• **TASK BRIEF**
Gather all lines in the data that hold the string "United".

Stored data entries:
_____
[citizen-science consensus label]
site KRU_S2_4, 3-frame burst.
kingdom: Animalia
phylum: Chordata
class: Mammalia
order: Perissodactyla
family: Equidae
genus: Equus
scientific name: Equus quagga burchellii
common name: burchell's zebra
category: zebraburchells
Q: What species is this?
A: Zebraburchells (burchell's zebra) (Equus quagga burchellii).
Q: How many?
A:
_____
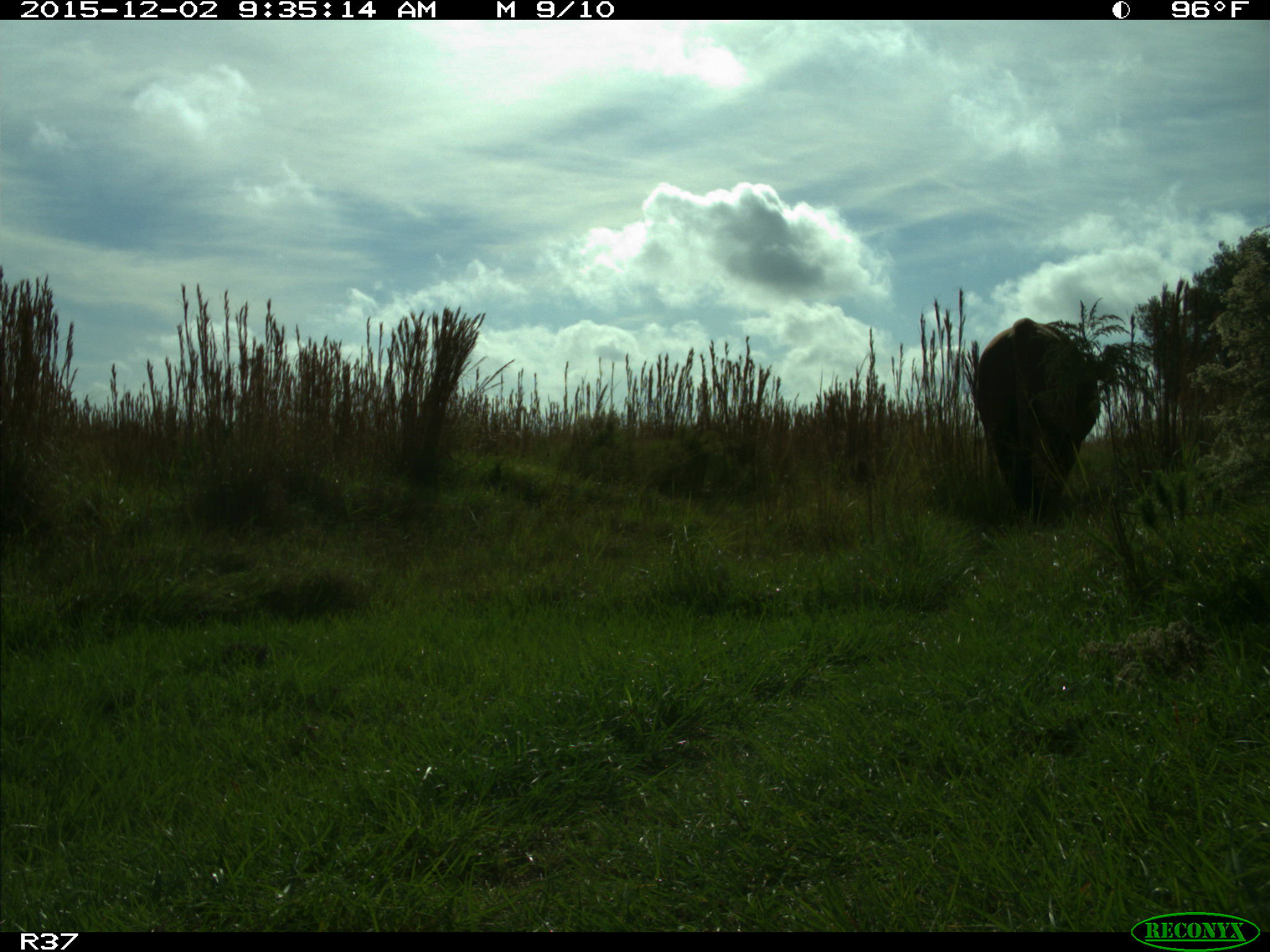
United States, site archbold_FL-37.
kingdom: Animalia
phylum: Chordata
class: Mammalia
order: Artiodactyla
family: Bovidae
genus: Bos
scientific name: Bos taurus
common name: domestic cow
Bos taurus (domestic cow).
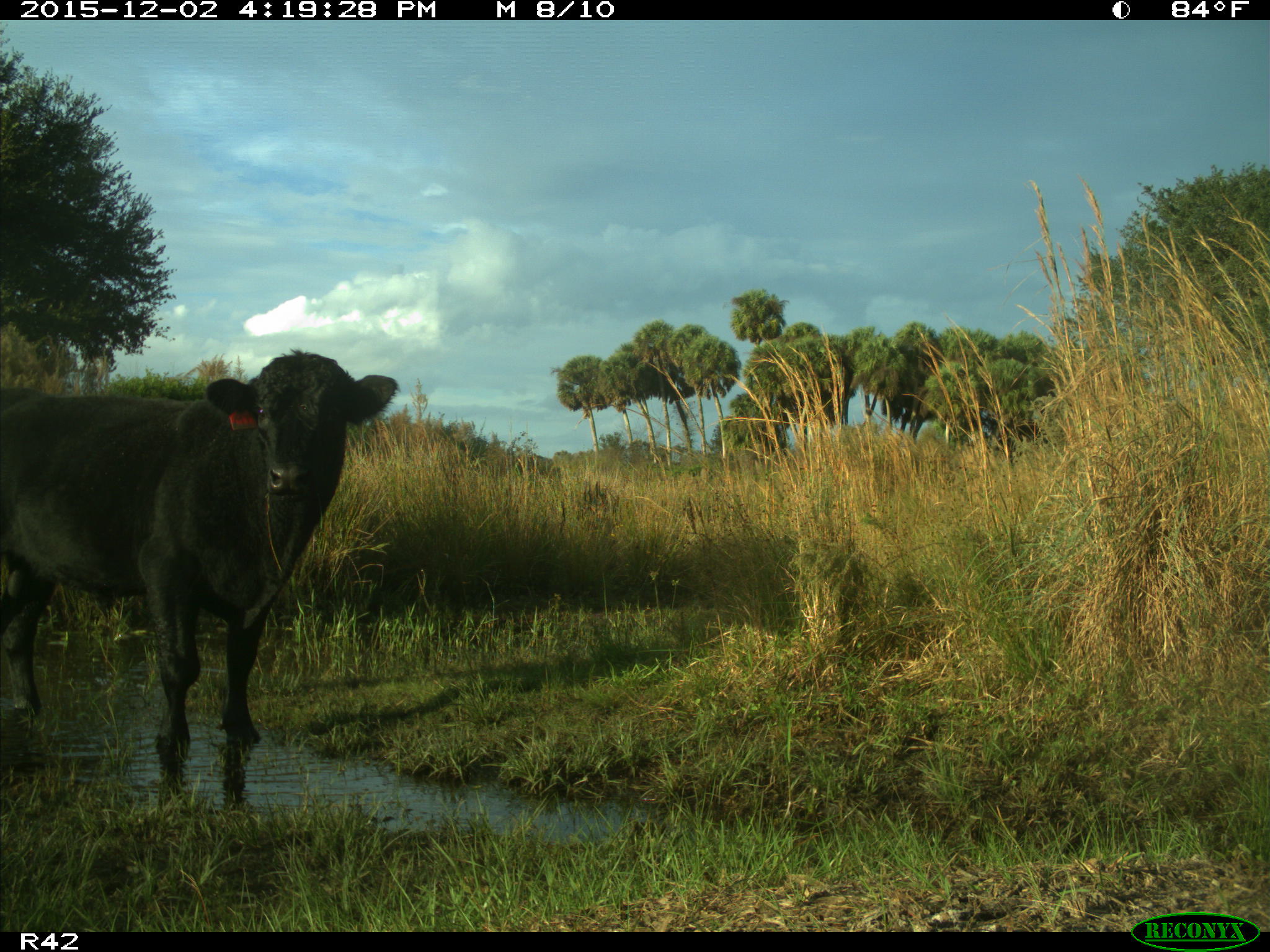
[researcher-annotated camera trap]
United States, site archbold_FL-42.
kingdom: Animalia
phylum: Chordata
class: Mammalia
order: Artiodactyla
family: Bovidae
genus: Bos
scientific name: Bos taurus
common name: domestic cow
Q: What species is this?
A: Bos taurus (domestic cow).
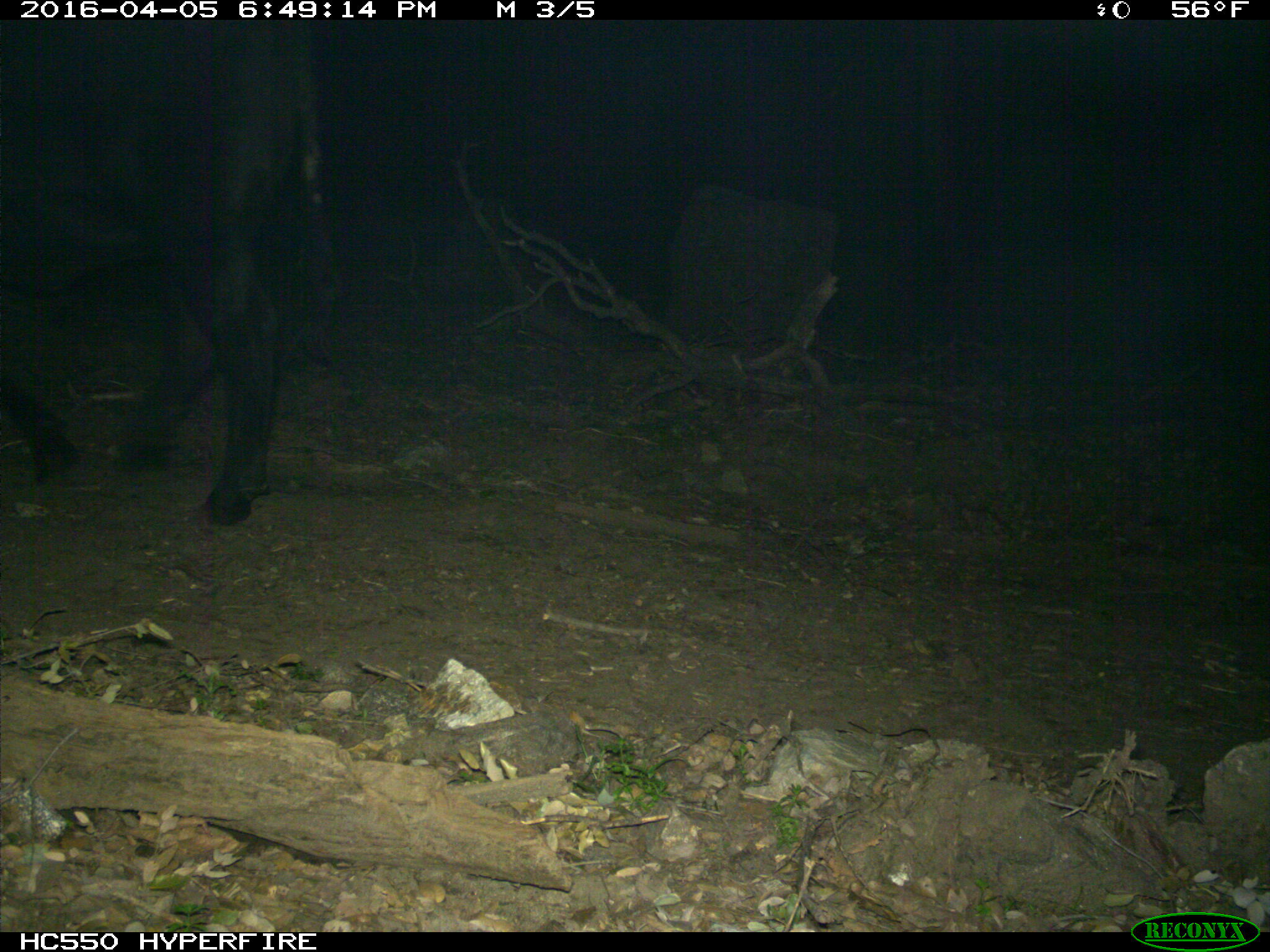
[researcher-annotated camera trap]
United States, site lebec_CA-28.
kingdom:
_____
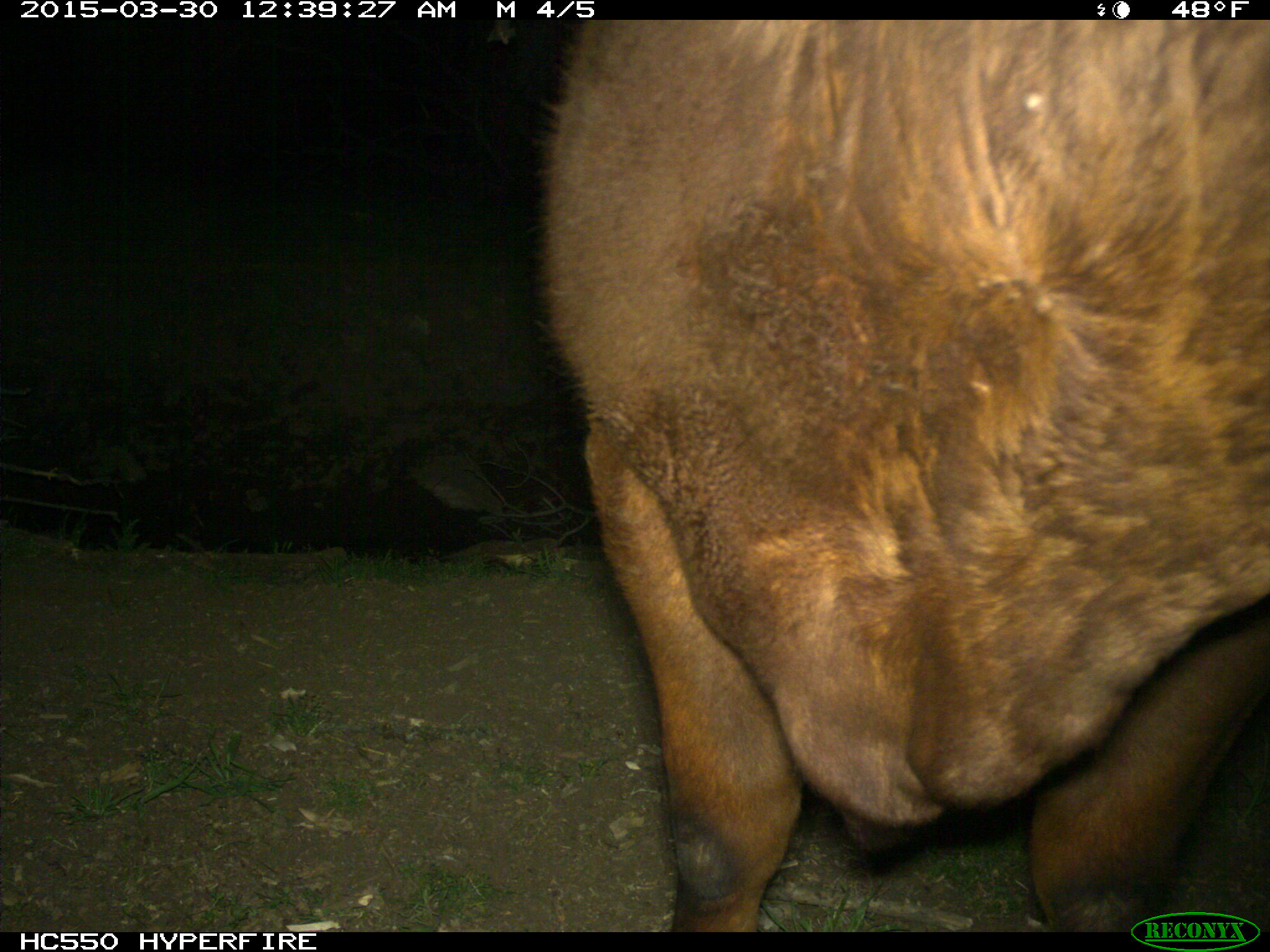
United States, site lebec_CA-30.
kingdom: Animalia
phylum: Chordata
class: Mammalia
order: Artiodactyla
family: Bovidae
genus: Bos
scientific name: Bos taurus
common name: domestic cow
_____
• **SOLUTION**
United States, site archbold_FL-37.
United States, site archbold_FL-42.
United States, site lebec_CA-28.
United States, site lebec_CA-30.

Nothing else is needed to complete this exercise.